Excerpted data
________

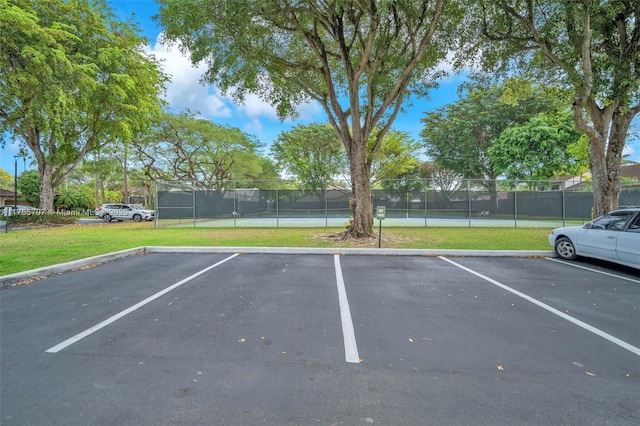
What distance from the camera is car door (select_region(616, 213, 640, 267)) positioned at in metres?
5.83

________

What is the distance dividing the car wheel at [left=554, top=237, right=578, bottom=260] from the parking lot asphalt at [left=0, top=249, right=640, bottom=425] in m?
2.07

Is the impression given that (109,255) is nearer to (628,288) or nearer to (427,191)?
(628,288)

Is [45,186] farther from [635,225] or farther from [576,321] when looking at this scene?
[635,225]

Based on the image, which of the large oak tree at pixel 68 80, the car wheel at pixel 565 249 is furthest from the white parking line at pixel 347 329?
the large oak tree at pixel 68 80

________

Your task
Count the lines in the listing that contain the word "What", and give only the number.

Correct output
2